### Data drawn from a collection:
--- start ---

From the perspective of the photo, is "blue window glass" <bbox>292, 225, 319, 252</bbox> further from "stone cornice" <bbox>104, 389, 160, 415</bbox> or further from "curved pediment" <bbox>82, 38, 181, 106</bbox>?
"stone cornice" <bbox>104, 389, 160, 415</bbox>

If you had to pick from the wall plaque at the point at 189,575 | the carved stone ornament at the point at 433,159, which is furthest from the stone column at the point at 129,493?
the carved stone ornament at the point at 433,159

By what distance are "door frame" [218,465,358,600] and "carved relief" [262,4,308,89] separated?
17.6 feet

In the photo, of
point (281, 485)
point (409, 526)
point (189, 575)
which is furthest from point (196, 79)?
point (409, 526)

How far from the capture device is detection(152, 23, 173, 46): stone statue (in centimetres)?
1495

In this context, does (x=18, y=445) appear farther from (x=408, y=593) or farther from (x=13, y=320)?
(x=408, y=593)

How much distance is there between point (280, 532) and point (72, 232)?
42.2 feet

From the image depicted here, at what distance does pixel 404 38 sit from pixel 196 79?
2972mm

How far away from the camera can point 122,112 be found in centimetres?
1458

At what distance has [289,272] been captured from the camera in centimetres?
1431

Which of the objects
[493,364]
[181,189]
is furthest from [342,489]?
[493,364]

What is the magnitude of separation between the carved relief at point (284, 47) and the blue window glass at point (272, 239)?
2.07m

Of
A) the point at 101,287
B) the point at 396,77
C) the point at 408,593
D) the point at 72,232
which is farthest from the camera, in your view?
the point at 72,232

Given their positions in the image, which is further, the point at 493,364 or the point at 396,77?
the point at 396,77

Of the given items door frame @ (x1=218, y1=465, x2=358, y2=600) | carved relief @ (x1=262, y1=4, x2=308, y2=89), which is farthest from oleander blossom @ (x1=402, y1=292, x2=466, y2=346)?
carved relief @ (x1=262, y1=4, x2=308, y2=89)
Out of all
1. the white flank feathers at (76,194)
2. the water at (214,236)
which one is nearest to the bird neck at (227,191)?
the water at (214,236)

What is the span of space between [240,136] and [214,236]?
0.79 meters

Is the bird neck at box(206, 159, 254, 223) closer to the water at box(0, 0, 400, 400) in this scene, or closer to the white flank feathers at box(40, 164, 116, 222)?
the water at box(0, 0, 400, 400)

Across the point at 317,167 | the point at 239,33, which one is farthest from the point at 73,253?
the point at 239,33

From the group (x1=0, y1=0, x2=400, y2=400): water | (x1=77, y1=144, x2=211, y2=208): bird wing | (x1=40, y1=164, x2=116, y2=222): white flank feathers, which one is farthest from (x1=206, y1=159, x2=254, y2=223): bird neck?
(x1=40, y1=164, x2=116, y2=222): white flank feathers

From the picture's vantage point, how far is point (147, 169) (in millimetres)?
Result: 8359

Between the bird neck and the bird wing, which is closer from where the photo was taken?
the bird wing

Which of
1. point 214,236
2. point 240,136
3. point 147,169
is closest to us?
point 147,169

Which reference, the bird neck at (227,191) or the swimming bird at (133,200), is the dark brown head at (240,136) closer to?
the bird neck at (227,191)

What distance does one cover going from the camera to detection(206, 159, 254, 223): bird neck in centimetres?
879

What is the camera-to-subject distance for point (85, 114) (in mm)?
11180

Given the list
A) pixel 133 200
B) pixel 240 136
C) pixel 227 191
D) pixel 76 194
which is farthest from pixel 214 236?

--- end ---

### Directions:
Output the lines of the material unchanged, from the line containing "What is the span" through the end of the material, including both ends.

### Exercise output:
What is the span of space between [240,136] and [214,236]?
0.79 meters

Is the bird neck at box(206, 159, 254, 223) closer to the water at box(0, 0, 400, 400) in this scene, or closer to the white flank feathers at box(40, 164, 116, 222)?
the water at box(0, 0, 400, 400)

Across the point at 317,167 | the point at 239,33, which one is farthest from the point at 73,253?
the point at 239,33

From the group (x1=0, y1=0, x2=400, y2=400): water | (x1=77, y1=144, x2=211, y2=208): bird wing | (x1=40, y1=164, x2=116, y2=222): white flank feathers, which one is farthest from (x1=206, y1=159, x2=254, y2=223): bird neck?
(x1=40, y1=164, x2=116, y2=222): white flank feathers

From the picture's vantage point, how far is point (147, 169) (in millimetres)?
Result: 8359

Between the bird neck and the bird wing, which is closer from where the photo was taken?
the bird wing

Which of
1. point 214,236
2. point 240,136
3. point 147,169
is closest to us?
point 147,169

Which reference, the bird neck at (227,191) or the swimming bird at (133,200), is the dark brown head at (240,136) closer to?
the bird neck at (227,191)

What distance does one cover going from the camera to detection(206, 159, 254, 223): bird neck in centimetres?
879

What is the camera-to-subject distance for point (85, 114) (in mm)?
11180

Given the list
A) pixel 133 200
B) pixel 240 136
C) pixel 227 191
D) pixel 76 194
which is farthest from pixel 214 236?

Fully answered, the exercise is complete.